Speaking about his time at the school he said: “It’s been hard work.
“It’s been stressful occasionally, but it’s been a tremendous amount of good fun because of the opportunities that there are and the way you see children develop during their time at this school into free-thinking individual children who are ready for the next stage of their education – it’s just fabulous seeing that.”
Coming to West Berkshire in 1987 to take up a teaching post at Parsons Down Junior School in Thatcham, Mr Blofeld was then appointed head at Robert Sandilands in January 1994 – making him the longest-serving primary headteacher in the district.
Since then the school has excelled in sports such as cross country, football and swimming, as well as academically, with Mr Blofeld saying he was particularly proud of the recent Year 6 results.

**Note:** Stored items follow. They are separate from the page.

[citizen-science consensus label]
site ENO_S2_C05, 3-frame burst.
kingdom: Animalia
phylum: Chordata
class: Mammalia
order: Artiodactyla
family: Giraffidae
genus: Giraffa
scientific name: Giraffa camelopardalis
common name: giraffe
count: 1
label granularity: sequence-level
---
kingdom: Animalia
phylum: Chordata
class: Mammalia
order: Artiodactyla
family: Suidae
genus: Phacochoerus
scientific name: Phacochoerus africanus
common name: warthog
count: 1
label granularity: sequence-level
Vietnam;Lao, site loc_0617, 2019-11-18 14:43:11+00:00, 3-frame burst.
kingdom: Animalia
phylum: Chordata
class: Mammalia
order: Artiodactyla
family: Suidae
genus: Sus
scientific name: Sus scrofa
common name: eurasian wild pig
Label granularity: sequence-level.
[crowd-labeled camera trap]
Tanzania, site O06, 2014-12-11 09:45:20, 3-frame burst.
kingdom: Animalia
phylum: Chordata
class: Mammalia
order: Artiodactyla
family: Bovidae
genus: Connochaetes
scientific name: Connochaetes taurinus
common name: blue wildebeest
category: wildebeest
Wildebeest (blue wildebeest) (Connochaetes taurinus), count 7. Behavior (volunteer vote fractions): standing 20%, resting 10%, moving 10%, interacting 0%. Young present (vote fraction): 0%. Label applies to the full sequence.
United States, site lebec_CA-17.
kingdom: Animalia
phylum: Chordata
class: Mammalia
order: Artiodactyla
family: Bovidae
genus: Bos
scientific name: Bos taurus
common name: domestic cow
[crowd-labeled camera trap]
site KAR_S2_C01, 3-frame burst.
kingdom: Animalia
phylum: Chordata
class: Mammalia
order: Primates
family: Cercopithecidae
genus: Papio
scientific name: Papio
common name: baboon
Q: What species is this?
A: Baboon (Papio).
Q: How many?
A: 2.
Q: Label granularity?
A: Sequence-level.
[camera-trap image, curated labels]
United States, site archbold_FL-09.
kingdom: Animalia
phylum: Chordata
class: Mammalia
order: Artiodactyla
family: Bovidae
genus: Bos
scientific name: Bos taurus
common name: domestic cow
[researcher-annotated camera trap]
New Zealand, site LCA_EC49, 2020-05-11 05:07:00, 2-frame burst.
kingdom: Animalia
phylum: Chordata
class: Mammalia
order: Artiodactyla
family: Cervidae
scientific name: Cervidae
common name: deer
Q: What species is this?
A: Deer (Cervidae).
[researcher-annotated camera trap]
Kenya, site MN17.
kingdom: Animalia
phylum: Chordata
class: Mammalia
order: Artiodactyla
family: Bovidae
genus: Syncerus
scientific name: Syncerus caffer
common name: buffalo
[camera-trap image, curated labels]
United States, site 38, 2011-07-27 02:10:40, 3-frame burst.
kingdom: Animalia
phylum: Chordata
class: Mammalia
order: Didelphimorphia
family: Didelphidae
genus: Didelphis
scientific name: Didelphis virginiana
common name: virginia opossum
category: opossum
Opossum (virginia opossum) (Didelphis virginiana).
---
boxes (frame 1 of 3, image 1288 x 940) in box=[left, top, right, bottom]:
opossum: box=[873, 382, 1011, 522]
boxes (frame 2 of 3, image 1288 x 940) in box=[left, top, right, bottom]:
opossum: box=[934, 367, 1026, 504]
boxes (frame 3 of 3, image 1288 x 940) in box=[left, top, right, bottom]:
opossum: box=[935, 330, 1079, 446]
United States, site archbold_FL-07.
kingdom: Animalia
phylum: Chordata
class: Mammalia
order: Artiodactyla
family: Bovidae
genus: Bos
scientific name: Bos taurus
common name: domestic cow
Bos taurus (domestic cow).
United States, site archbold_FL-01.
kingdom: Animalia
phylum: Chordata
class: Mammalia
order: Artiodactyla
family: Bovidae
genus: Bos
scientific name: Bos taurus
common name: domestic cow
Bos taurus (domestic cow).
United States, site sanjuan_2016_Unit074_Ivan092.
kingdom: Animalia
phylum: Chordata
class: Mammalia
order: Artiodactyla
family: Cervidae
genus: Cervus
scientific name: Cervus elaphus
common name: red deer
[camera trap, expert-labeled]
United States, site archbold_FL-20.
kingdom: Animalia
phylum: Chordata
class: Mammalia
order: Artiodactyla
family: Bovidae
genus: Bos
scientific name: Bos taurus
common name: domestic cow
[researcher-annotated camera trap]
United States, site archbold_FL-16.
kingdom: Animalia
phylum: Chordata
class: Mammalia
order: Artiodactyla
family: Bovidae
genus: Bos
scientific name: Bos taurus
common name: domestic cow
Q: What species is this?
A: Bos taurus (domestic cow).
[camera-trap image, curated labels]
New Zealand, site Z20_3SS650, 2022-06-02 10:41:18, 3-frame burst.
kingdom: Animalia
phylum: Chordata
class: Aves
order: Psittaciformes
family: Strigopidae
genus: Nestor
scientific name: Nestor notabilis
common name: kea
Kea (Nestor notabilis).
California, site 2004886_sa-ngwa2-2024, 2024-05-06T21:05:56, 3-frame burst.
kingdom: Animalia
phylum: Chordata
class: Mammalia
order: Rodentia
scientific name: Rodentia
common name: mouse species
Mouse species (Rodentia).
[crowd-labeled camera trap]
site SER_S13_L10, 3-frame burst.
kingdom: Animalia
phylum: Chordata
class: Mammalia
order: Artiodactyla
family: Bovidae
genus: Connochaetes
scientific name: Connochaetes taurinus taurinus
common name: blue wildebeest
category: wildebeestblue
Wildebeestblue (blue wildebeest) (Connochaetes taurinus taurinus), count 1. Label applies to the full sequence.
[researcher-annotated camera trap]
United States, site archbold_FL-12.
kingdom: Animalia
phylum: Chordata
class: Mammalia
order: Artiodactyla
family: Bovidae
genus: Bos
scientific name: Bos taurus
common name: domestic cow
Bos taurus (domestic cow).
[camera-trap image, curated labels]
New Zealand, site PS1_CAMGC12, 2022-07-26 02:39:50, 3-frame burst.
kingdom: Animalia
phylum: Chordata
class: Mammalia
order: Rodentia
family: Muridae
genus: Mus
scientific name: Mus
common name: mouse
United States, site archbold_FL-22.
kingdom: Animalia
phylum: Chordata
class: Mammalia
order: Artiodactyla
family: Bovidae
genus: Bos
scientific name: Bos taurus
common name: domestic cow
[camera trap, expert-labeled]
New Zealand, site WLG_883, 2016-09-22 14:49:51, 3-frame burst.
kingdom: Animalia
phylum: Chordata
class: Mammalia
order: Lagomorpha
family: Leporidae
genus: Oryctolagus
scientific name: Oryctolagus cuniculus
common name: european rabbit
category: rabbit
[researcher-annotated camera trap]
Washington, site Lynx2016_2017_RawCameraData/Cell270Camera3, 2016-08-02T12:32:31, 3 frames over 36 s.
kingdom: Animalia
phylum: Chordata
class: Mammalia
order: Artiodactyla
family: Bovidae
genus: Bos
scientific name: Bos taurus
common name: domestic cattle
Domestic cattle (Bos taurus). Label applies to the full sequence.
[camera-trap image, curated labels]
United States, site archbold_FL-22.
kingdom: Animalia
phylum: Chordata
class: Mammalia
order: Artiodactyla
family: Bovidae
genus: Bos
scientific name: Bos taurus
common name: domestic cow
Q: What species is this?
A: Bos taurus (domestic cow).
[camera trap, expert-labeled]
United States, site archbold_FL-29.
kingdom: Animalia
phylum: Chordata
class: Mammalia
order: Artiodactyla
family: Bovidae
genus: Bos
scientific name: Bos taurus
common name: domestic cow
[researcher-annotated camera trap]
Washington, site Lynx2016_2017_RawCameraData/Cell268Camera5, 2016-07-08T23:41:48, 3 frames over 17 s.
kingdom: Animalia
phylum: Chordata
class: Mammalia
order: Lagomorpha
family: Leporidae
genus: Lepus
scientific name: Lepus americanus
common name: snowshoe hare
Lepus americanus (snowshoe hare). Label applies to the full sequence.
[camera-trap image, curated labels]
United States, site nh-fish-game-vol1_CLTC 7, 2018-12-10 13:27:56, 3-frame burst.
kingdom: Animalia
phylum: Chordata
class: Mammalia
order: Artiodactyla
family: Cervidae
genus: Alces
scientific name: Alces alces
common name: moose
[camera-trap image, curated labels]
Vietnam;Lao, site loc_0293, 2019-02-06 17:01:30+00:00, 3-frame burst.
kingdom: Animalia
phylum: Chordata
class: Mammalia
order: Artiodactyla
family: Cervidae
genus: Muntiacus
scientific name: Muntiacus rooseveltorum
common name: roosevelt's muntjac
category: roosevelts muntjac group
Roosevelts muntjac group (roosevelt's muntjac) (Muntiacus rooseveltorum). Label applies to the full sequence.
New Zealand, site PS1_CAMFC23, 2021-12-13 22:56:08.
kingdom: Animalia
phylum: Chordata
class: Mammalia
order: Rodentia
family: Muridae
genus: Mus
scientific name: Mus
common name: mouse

Coupled with the progress in the classroom and on the sportsfield, the school has moved with the times during those 23 years.
Pupil numbers have more than doubled, while the school has expanded, with new classrooms and playgrounds added.
“When I came to this school there were five classes and a workforce of, I think, a dozen people and about 120 children.
“Now there’s in excess of 270 children in this school and a workforce in excess of 35 – and it’s oversubscribed year on year because parents want to send their children to this school.
“So as a legacy and what’s been created over time, I’m really proud of that, but you can’t do it on your own. It’s about the team that supports that vision and parents buying into what you’re trying to do.”
From the beginning of the next school year, the reins will be handed over to current deputy head Libby Bucknell and Mr Blofeld said he feels he is leaving the school on a positive footing.
Following his retirement, he hopes to be able to continue his role as branch secretary of the National Association of Head Teachers (NAHT), a role he has performed for the last 11 years.
He said the landscape of education has changed significantly over the four decades since he took his first teaching job at a primary school in Hackney, London, in the early 1980s.
And while he admits the education sector is now is facing many difficulties, Mr Blofeld said he has lost none of his passion or drive in helping youngsters develop and succeed.
“I don’t feel that I’m any different to the guy who walked into a Year 6 classroom at Baden Powell School in 1981,” he said.
“The same things that were the motivating factor then motivate me now. It’s the same. It’s about the kids – it has to be.”
Paying tribute to Mr Blofeld, chair of governors Ian Nichol said: “I’ve known Richard for four years since I have been a governor and during that time I have come to appreciate his dedication to the school, but most particularly to the learning, development and welfare of the children.
“He has been a very inspirational headteacher and a great leader. He will be sorely missed.”
“I think he has left a very strong school community and a good, well developed senior management team of which Libby is part of.
“He has left the school in a very good place.”